In this last section, we would like to underline that metabolites (either directly or indirectly linked to aerobic glycolysis) can also function as signaling molecules, reinforcing the idea that metabolism is part of the cellular signaling network. For example, succinate is used by bone marrow derived macrophages (BMDM) upon LPS stimulation to induce secretion of IL-1β (16). Indeed, as recently shown, in BMDM an increase in succinate concentration creates a condition called “pseudohypoxia,” by repressing prolyl-4-hyrdoxylase (PHD) activity by product inhibition, leading to the prevention of HIF1α degradation. In turn, HIF1α can bind to the promoter of IL-1β gene inducing its expression. Importantly, secretion of different cytokines by BMDM seems to be controlled by different mechanisms since, for example, TNFα and IL-6 secretion is not dependent on succinate-mediated signaling. These data suggest that different regulatory mechanisms have evolved to control the secretion of cytokines by macrophages to ensure a specific response in different extracellular environments, such as the presence of different nutrients. Finally, while succinate functions as an intracellular signaling molecule, it appears that metabolites can also act as extracellular messengers as observed in the case of lactic acid. The Medzhitov group has recently described that lactic acid released by tumor cells induces the conversion of macrophages to tumor-associated macrophages (TAM), which show characteristics of M2 macrophages, via a HIF1α−mediated mechanism (17).

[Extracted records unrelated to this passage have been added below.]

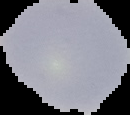
Summary:
  - Preparation: thin blood film
  - Image type: segmented cell region with the area outside set to black
  - Image size: 130×115 pixels
  - Result: no malaria parasites detected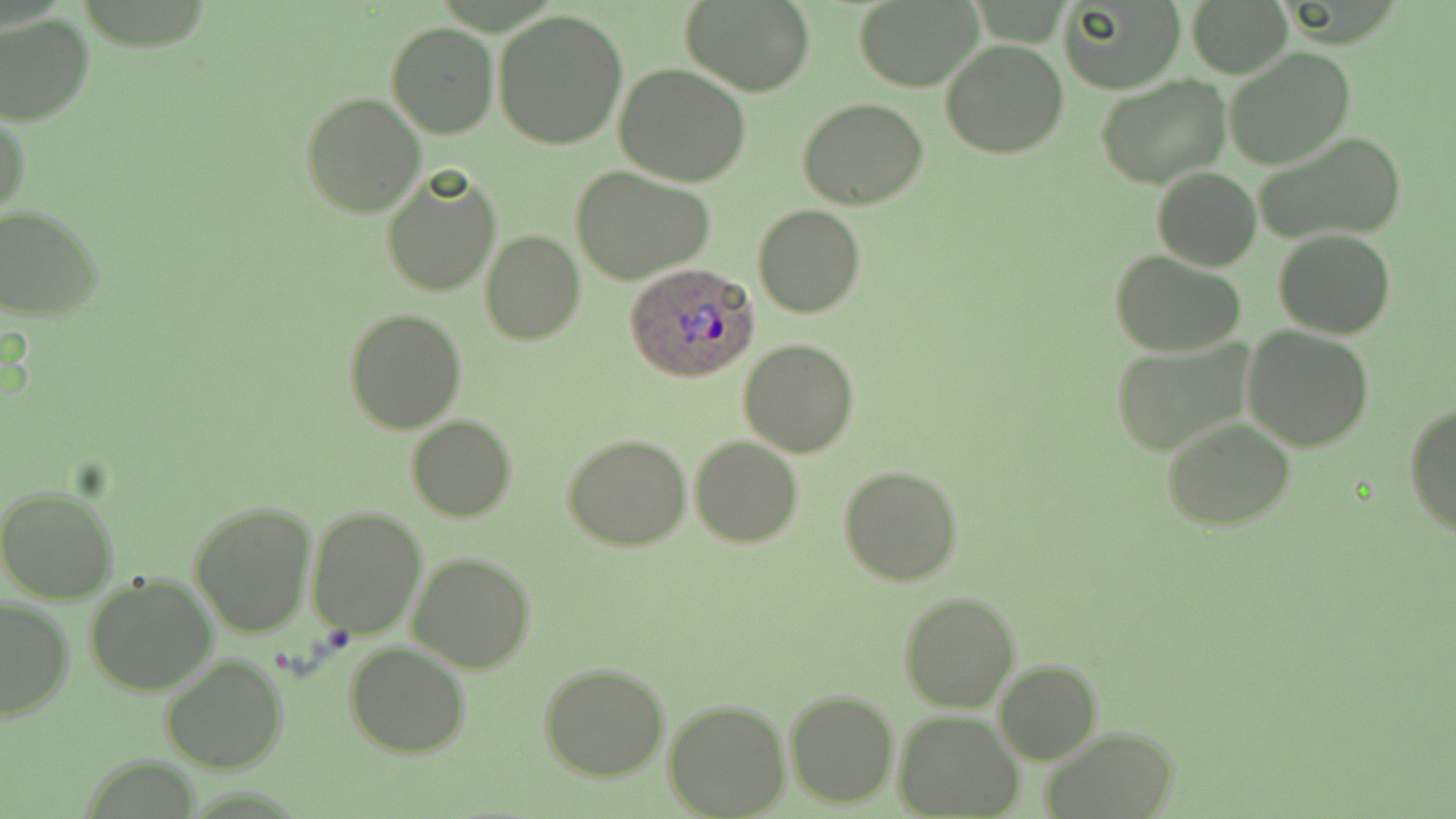

Summary:
  - Coordinate format: approximate bounding boxes as named x1/y1/x2/y2 corners in pixels
  - Uninfected red blood cell locations: (x1=854, y1=0, x2=986, y2=92), (x1=1059, y1=0, x2=1186, y2=94), (x1=1187, y1=0, x2=1294, y2=77), (x1=680, y1=1, x2=814, y2=96), (x1=493, y1=9, x2=628, y2=151), (x1=0, y1=14, x2=94, y2=126), (x1=387, y1=23, x2=499, y2=138), (x1=941, y1=39, x2=1068, y2=159), (x1=1225, y1=47, x2=1356, y2=170), (x1=614, y1=63, x2=751, y2=187), (x1=1096, y1=72, x2=1232, y2=188), (x1=300, y1=91, x2=425, y2=216), (x1=798, y1=98, x2=928, y2=209), (x1=1, y1=107, x2=30, y2=225), (x1=1252, y1=131, x2=1407, y2=247), (x1=569, y1=164, x2=717, y2=284), (x1=380, y1=167, x2=502, y2=298), (x1=1152, y1=167, x2=1261, y2=271), (x1=753, y1=203, x2=865, y2=318), (x1=0, y1=206, x2=104, y2=321), (x1=1274, y1=229, x2=1395, y2=340), (x1=481, y1=231, x2=584, y2=345), (x1=1111, y1=250, x2=1246, y2=358), (x1=343, y1=307, x2=467, y2=434), (x1=1242, y1=327, x2=1375, y2=451), (x1=738, y1=338, x2=858, y2=457), (x1=1110, y1=338, x2=1256, y2=457), (x1=1405, y1=403, x2=1456, y2=538), (x1=406, y1=416, x2=516, y2=522), (x1=1162, y1=417, x2=1296, y2=532), (x1=563, y1=434, x2=692, y2=551), (x1=689, y1=436, x2=803, y2=548), (x1=838, y1=464, x2=963, y2=586), (x1=0, y1=487, x2=120, y2=604), (x1=190, y1=499, x2=318, y2=638), (x1=305, y1=505, x2=428, y2=639), (x1=406, y1=552, x2=536, y2=674), (x1=84, y1=572, x2=220, y2=697), (x1=899, y1=591, x2=1019, y2=712), (x1=0, y1=597, x2=74, y2=722), (x1=344, y1=642, x2=472, y2=759), (x1=160, y1=653, x2=289, y2=773), (x1=993, y1=660, x2=1102, y2=765), (x1=538, y1=662, x2=669, y2=781), (x1=784, y1=688, x2=898, y2=808), (x1=662, y1=698, x2=790, y2=818), (x1=894, y1=711, x2=1023, y2=818), (x1=1043, y1=725, x2=1177, y2=818)
  - Plasmodium ovale-infected red blood cell locations: (x1=624, y1=261, x2=762, y2=383)
  - Slide-level diagnosis: Plasmodium ovale
  - Field of view: single
  - Image size: 1456×819 pixels
  - Preparation: thin blood film
  - Stain: May-Grünwald-Giemsa
  - Modality: light microscopy
  - Magnification: 1000xState which parasite is depicted.
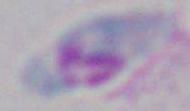
Toxoplasma gondii.

Captured at 1000x magnification. Photomicrograph.Name the parasite shown.
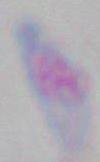
Toxoplasma gondii.

Summary:
  - Modality: photomicrograph
  - Magnification: 1000xState which parasite is depicted.
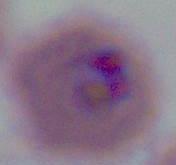
Plasmodium.

Summary:
  - Magnification: 400x or 1000x
  - Modality: micrographPoint out each malaria parasite.
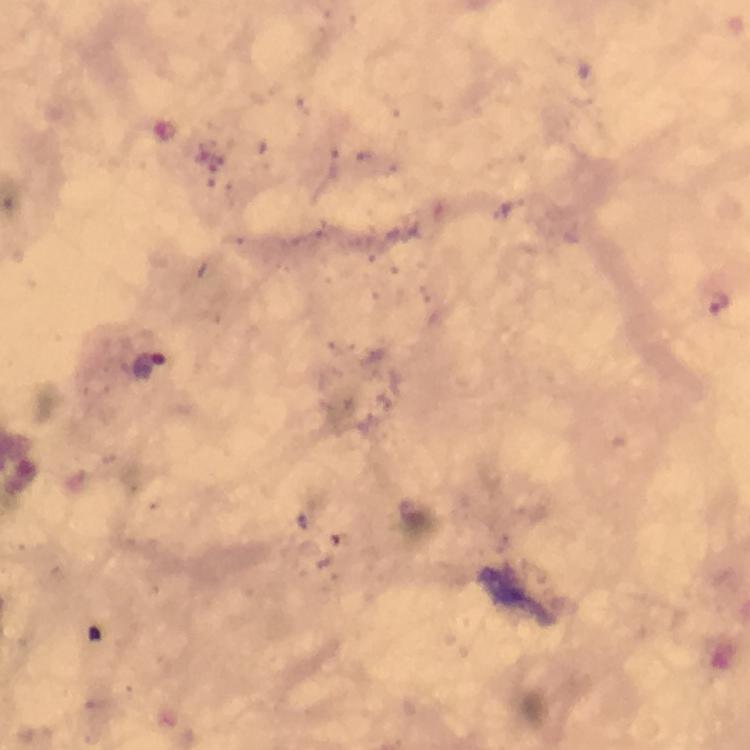
Approximate centers as [x, y] in pixels.
Malaria parasites: [718, 302], [148, 372].

Thick blood film. From a diagnostic examination for malaria. 100x magnification. Photographed through the microscope with a smartphone camera. Giemsa stain. Immersion oil applied. Image is 750×750 pixels. Cropped region of a single field of view.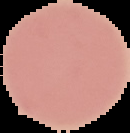
Summary:
  - Malaria status: uninfected
  - Preparation: thin blood film
  - Image type: segmented cell region on a black background
  - Image size: 130×133 pixels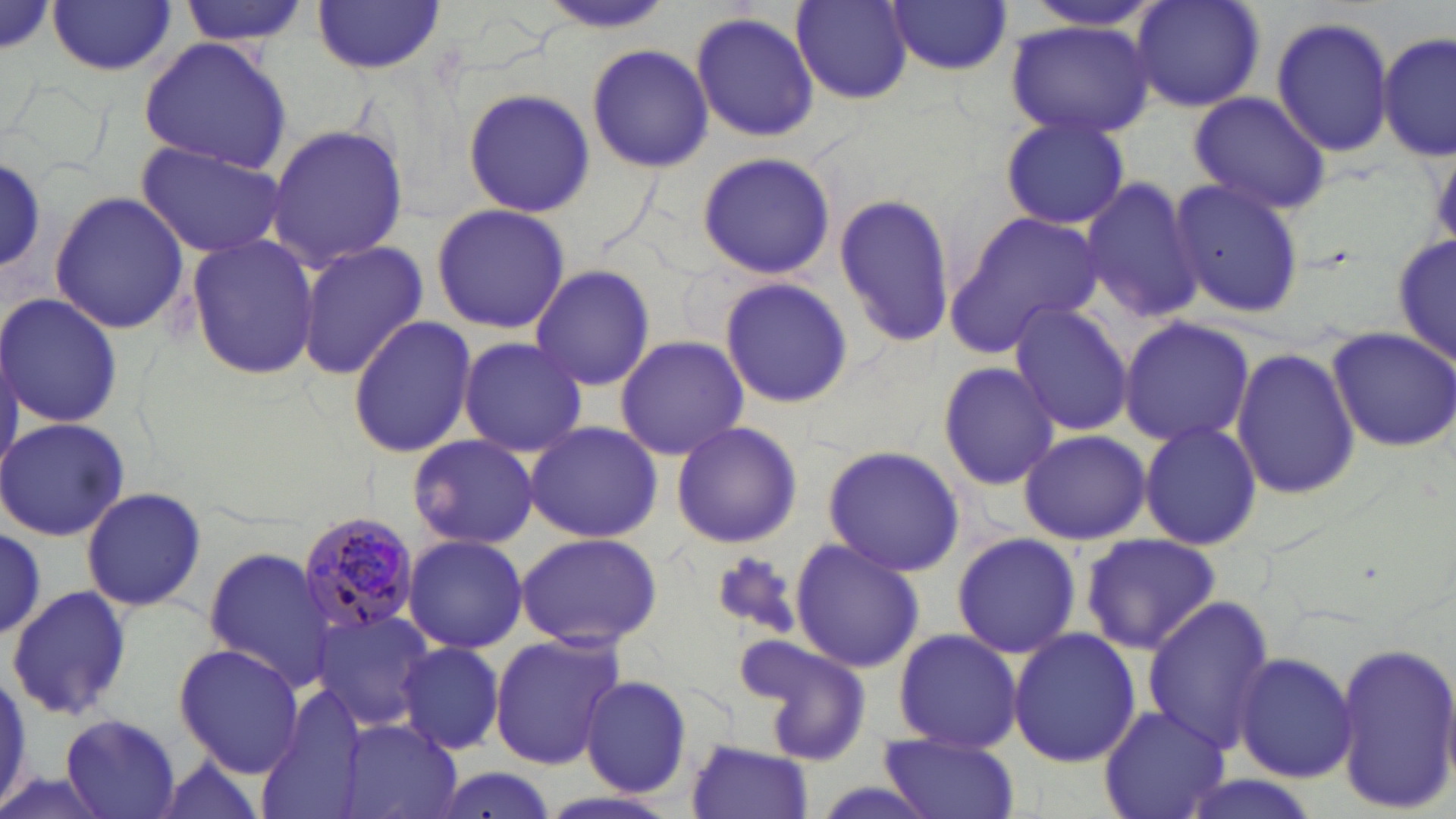
Plasmodium malariae-infected red blood cell locations = approximate bounding boxes as (x1, y1, x2, y2) in pixels: (302, 515, 421, 634)
slide-level diagnosis = Plasmodium malariae
stain = May-Grünwald-Giemsa
image size = 1456×819 pixels
modality = optical microscopy
magnification = 1000x
uninfected red blood cell locations = approximate bounding boxes as (x1, y1, x2, y2) in pixels: (178, 0, 309, 50), (1129, 0, 1267, 112), (791, 1, 914, 103), (1013, 1, 1165, 32), (48, 2, 177, 76), (309, 2, 447, 75), (535, 2, 675, 34), (886, 2, 1012, 75), (689, 11, 819, 142), (1271, 15, 1394, 159), (1006, 21, 1152, 135), (1378, 32, 1453, 162), (138, 37, 293, 175), (586, 42, 712, 173), (464, 86, 592, 216), (1187, 92, 1331, 213), (998, 110, 1131, 230), (263, 123, 408, 269), (134, 139, 289, 261), (63, 150, 240, 308), (695, 151, 837, 281), (0, 156, 46, 271), (1080, 175, 1208, 325), (1168, 178, 1306, 318), (832, 189, 957, 347), (48, 191, 190, 336), (430, 203, 571, 334), (944, 211, 1103, 361), (188, 233, 320, 380), (1393, 234, 1455, 371), (297, 241, 428, 379), (529, 264, 657, 392), (719, 276, 852, 410), (1, 291, 122, 429), (1007, 301, 1135, 437), (347, 313, 477, 458), (1118, 316, 1254, 448), (1327, 324, 1456, 452), (614, 335, 748, 461), (457, 336, 588, 457), (1231, 346, 1359, 500), (937, 360, 1061, 492), (0, 418, 129, 540), (669, 420, 803, 549), (1139, 421, 1262, 549), (524, 422, 663, 541), (1017, 428, 1150, 544), (407, 434, 541, 551), (824, 445, 964, 574), (78, 487, 207, 612), (0, 523, 48, 637), (515, 532, 664, 648), (949, 533, 1083, 660), (1079, 533, 1221, 654), (403, 534, 527, 653), (789, 538, 922, 674), (202, 547, 340, 690), (6, 584, 131, 723), (1139, 596, 1277, 754), (310, 609, 439, 731), (890, 627, 1024, 754), (1007, 628, 1141, 767), (488, 631, 623, 770), (742, 635, 873, 762), (1331, 640, 1456, 815), (397, 641, 506, 755), (173, 642, 303, 776), (1233, 650, 1358, 783), (0, 670, 30, 816), (580, 676, 692, 796), (252, 686, 367, 817), (1099, 704, 1229, 819), (60, 711, 183, 817), (341, 719, 462, 819), (879, 733, 1020, 819), (687, 738, 813, 819), (147, 754, 273, 819)
field of view = single
preparation = thin blood filmAssess this cell for malaria.
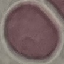

Uninfected.

preparation = thin blood film
image type = cell patch, automatically extracted from a larger field of view and resized to 64 × 64 pixels
stain = Giemsa
capture = smartphone camera at the microscope eyepiece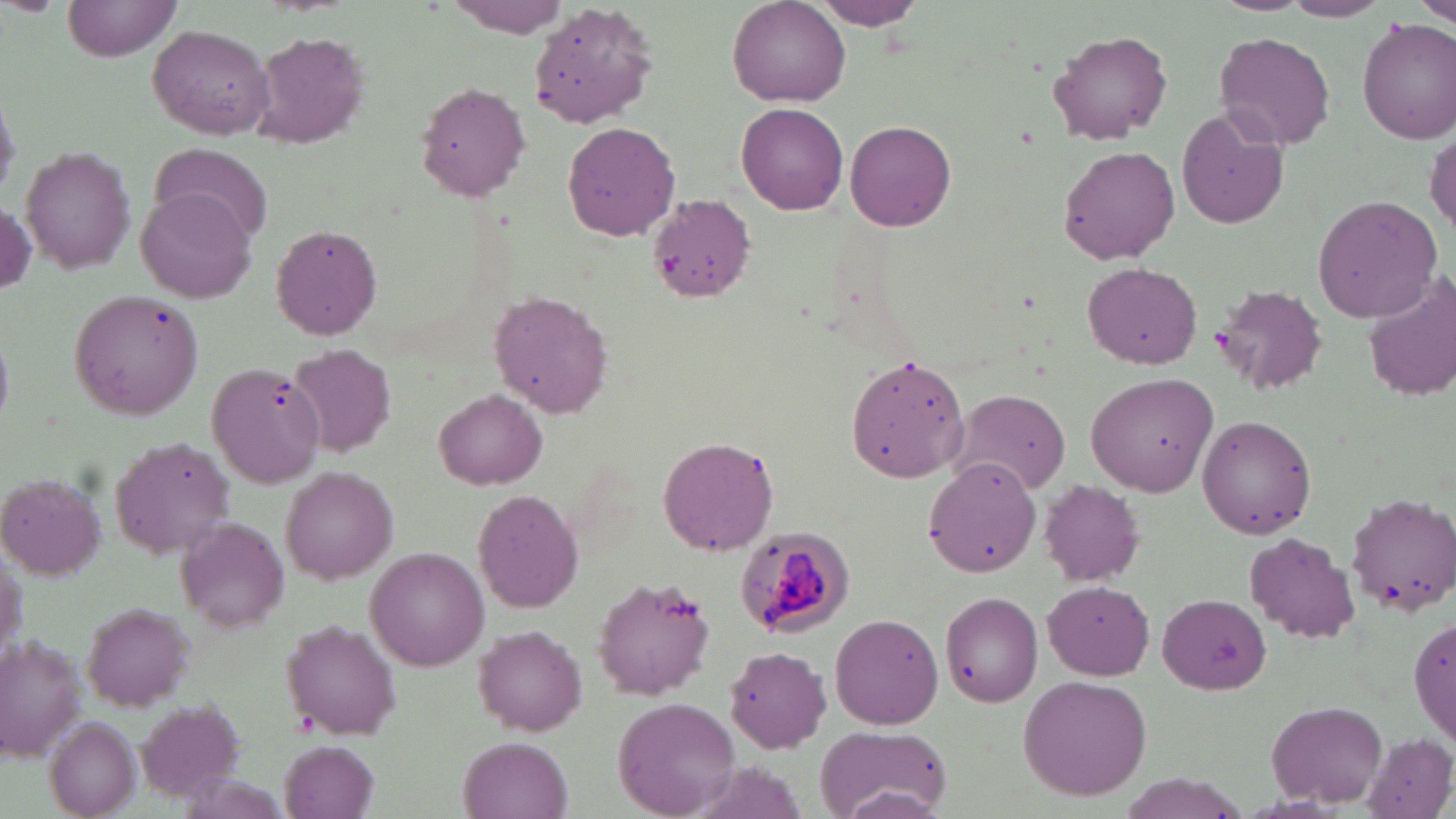

Approximate bounding boxes as (x1, y1, x2, y2) in pixels. Plasmodium malariae-infected red blood cell locations: (734, 526, 855, 640). Uninfected red blood cell locations: (63, 0, 182, 60), (812, 0, 923, 30), (1211, 0, 1312, 15), (1416, 0, 1456, 30), (440, 1, 573, 38), (1279, 1, 1392, 22), (728, 2, 851, 108), (1358, 20, 1456, 142), (147, 25, 275, 139), (1045, 28, 1175, 143), (250, 30, 372, 149), (1215, 31, 1335, 150), (416, 80, 532, 202), (0, 84, 20, 204), (736, 102, 849, 216), (1175, 107, 1288, 230), (845, 120, 955, 232), (563, 121, 681, 242), (1427, 126, 1456, 236), (152, 142, 273, 243), (1058, 145, 1180, 262), (21, 146, 138, 273), (135, 189, 258, 304), (1311, 194, 1442, 322), (649, 195, 756, 303), (1, 201, 35, 298), (271, 223, 384, 341), (1080, 261, 1203, 369), (1364, 271, 1456, 402), (1211, 284, 1329, 396), (489, 291, 615, 419), (0, 329, 13, 432), (288, 342, 399, 459), (844, 354, 971, 483), (1086, 373, 1218, 496), (434, 388, 547, 489), (951, 389, 1072, 495), (1196, 414, 1318, 539), (110, 435, 237, 557), (657, 435, 780, 556), (923, 458, 1041, 580), (282, 468, 398, 583), (0, 473, 108, 580), (1038, 479, 1145, 586), (472, 489, 584, 613), (1347, 493, 1456, 616), (174, 515, 291, 632), (1244, 533, 1359, 644), (0, 545, 26, 668), (366, 547, 491, 670), (590, 574, 718, 700), (1043, 580, 1158, 678), (939, 590, 1044, 707), (1156, 592, 1271, 694), (82, 601, 194, 709), (1409, 611, 1456, 749), (829, 613, 944, 729), (283, 620, 403, 741), (474, 623, 587, 735), (0, 632, 85, 759), (725, 646, 834, 753), (1018, 673, 1153, 801), (612, 697, 740, 816), (1267, 699, 1391, 807), (135, 700, 249, 804), (45, 717, 140, 818), (814, 724, 951, 819), (1361, 733, 1455, 819), (460, 735, 575, 819), (279, 740, 380, 819), (677, 760, 813, 819), (1115, 774, 1249, 818). Slide-level diagnosis: Plasmodium malariae. Optical microscopy. May-Grünwald-Giemsa stain. Thin blood film. One field of a larger specimen. Image is 1456×819 pixels. Captured at 1000x magnification.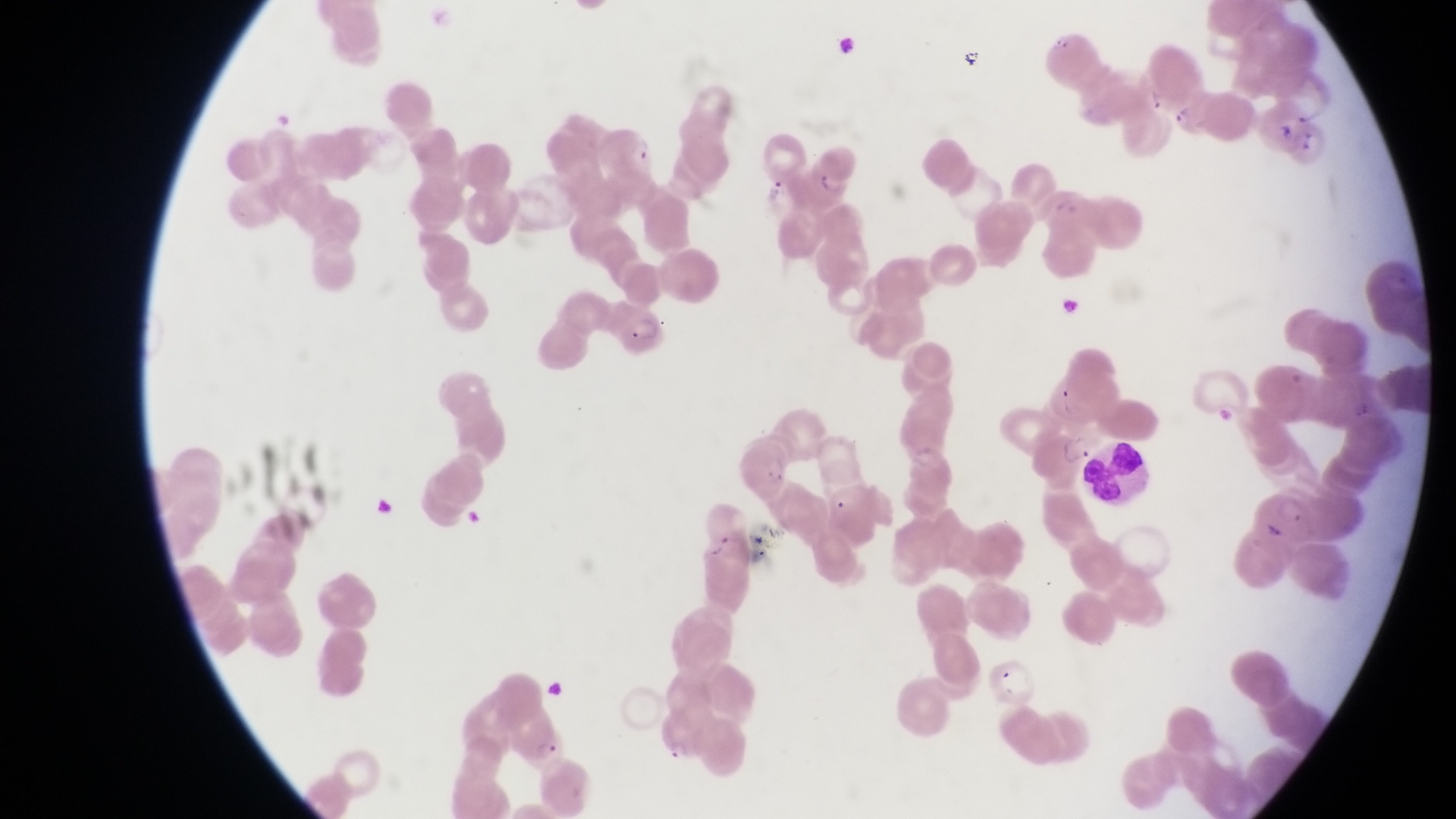 Approximate bounding boxes as (left, top, right, bottom) in pixels. Parasitised red blood cell locations: (594, 124, 657, 180), (808, 148, 864, 197), (614, 310, 667, 360), (732, 431, 793, 498), (512, 716, 567, 774), (655, 717, 716, 763). Leukocyte locations: (1080, 446, 1160, 505). Artifact (platelet-like body, stain precipitate, or debris) locations: (954, 42, 987, 78). Captured by a smartphone held over the eyepiece of an Olympus CX-23 microscope. Collected in Uganda. At a magnification of 1000x. Image is 1456×819 pixels. Single field of view. Thin blood smear.Classify this cell by malaria status.
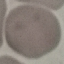
Uninfected.

capture = smartphone through the microscope eyepiece
image type = cell patch, automatically extracted from a larger field of view and resized to 64 × 64 pixels
stain = Giemsa
preparation = thin blood smear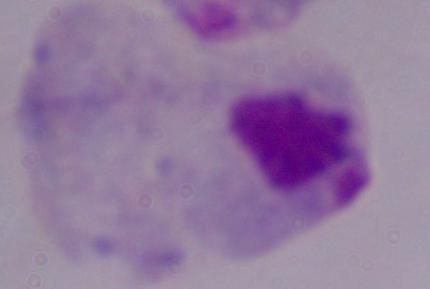 A trichomonad is shown. 1000x magnification. Micrograph.Give the position of every malaria parasite.
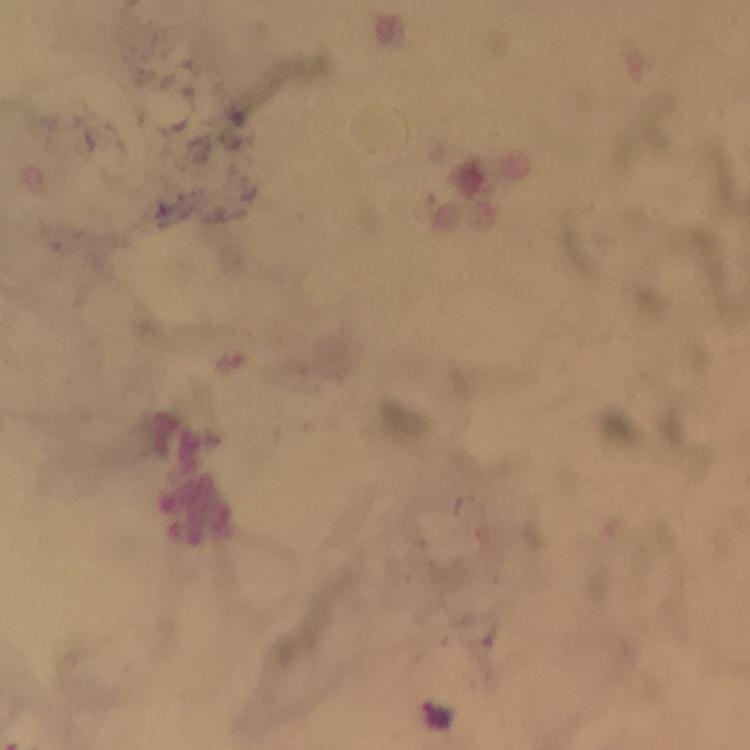
Approximate object centers, in pixels from the top-left corner.
Malaria parasites: (x=437, y=715).

Summary:
  - Capture: smartphone photograph through a microscope
  - Stain: Giemsa
  - Cropped from: one field of view
  - Image size: 750×750 pixels
  - Preparation: thick smear
  - Context: from a diagnostic examination for malaria
  - Magnification: 100x
  - Immersion oil: usedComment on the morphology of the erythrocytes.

In conclusion, these are very exciting days for cellular metabolism, with old paradigms being reconsidered and different fields (such as cancer cell metabolism and immunometabolism) contributing to unravel the essential role of this complex network of reactions in cellular biology.

Conflict of Interest Statement

The authors declare that the research was conducted in the absence of any commercial or financial relationships that could be construed as a potential conflict of interest.